[MUD-Dev] Removing access to entertainment
Corpheous Andrakin
corpheous at yahoo.com
Thu Dec 4 10:57:09 CET 2003
From: John Buehler
>>> Do players really care about the actual process of leveling,
>>> carrying anti-mez equipment, devoting character skills to
>>> dealing with annoying mob behavior, etc?
>> Yes, they do. They take pride in learning the intricacies of the
>> system, and they need the "puzzle" element because that is what
>> lies at the cognitive heart of gameplay.
> Again, if 'game' is defined as above, I can hardly debate this.
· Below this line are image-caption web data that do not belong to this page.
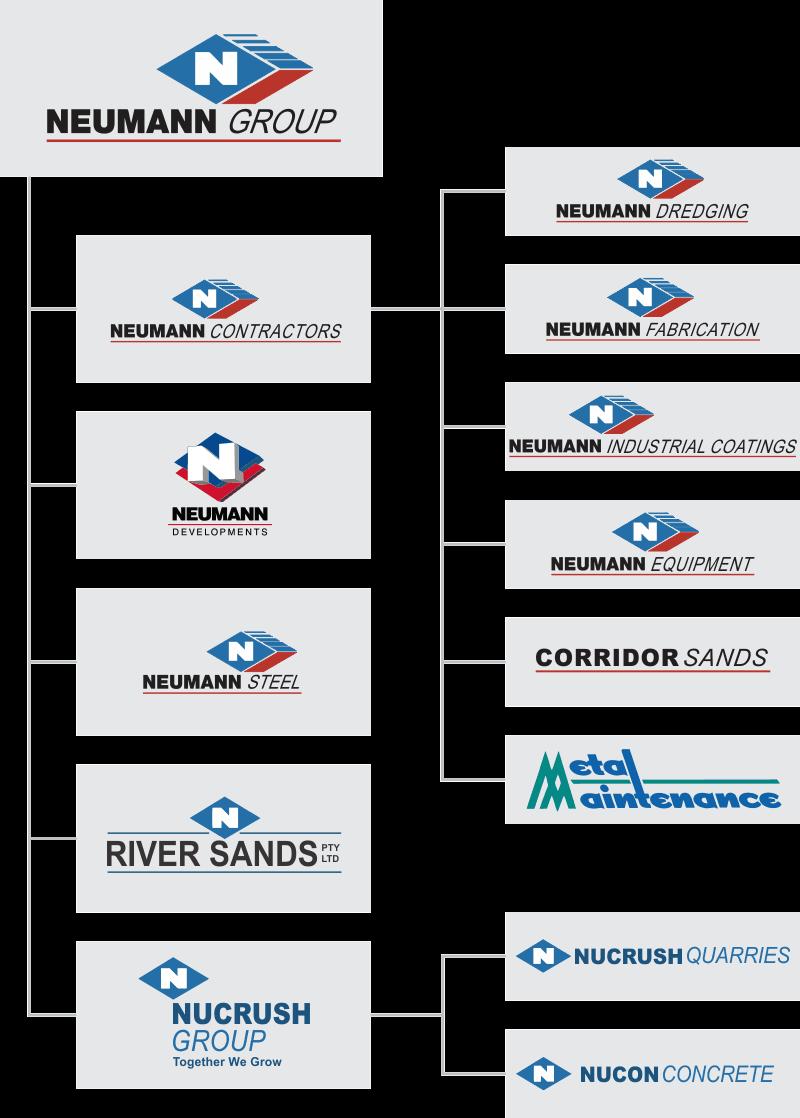 Neumann Group Family Tree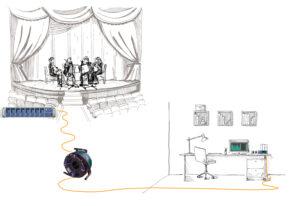 Bloom of Sound 2020 MADI レコーディング システム 接続図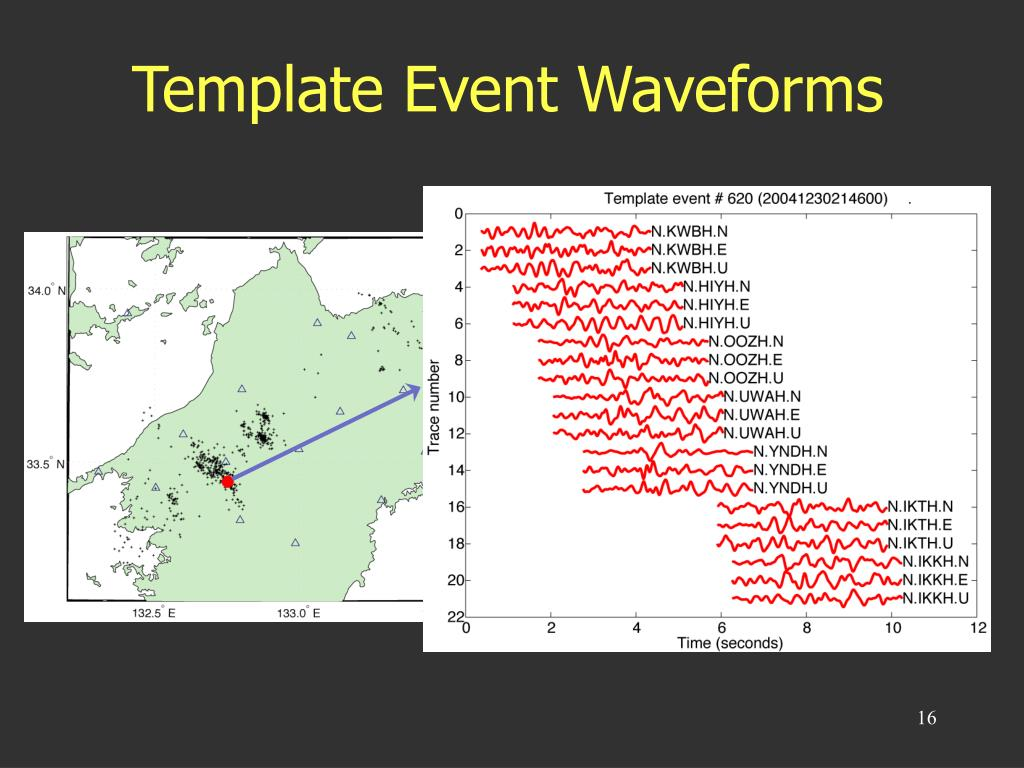 Template Event Waveforms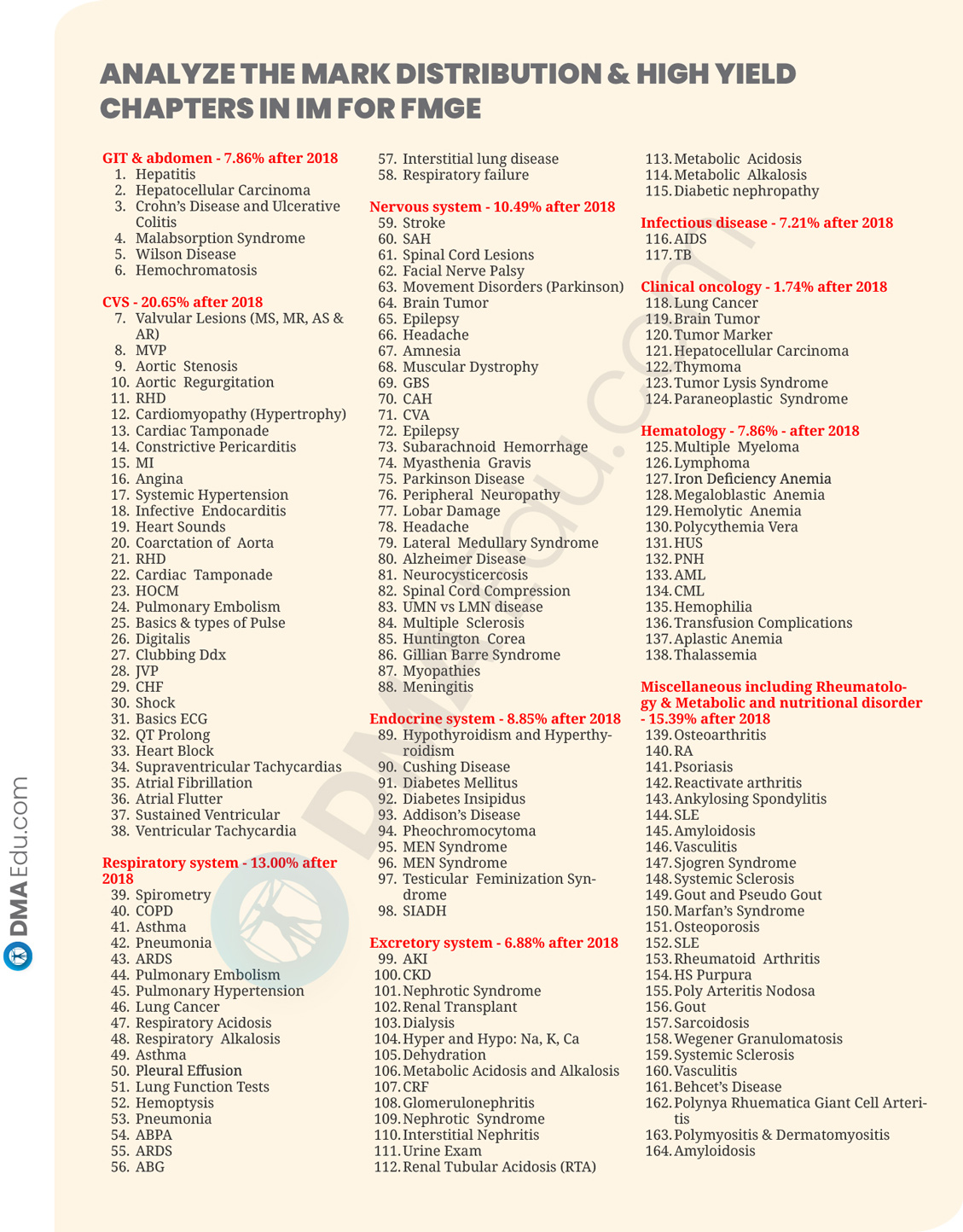 19 SUBJECTS HIGH YILD CHAPTER4 How to Prepare Medicine (IM) for FMGE 2020? FMGE, FMGE preparation, FMGE Study Plan, FMGE Tips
> If we're talking entertainment, then achievement is only one card
> in the deck.
Yet to make a full deck, you not only need the socializing factor,
you need the achievement, killer and explorer (at least going by
Bartle's studies). You cannot achieve a well balanced game design
without giving in to some while balancing out others. Very few
games try to make that leap toward one side or the other (I view
"The Sims Online" as being a very social oriented game) but that
means that you will never get the level of players you could if you
implemented more measures for say...the kiler type or explorer or
achiever.
> I don't debate that the mindset that you're talking about exists.
> And in large numbers. The players of existing games prove that.
> But I think that there is a segment of the population that doesn't
> even go near 'games' because of the very view of gaming that you
> are describing. I keep stepping into the gaming world in hopes of
> finding entertainment, and all I find are barriers to getting to
> entertainment. Barriers that, whether there are 'solutions' or
> not, I'm just not interested in overcoming.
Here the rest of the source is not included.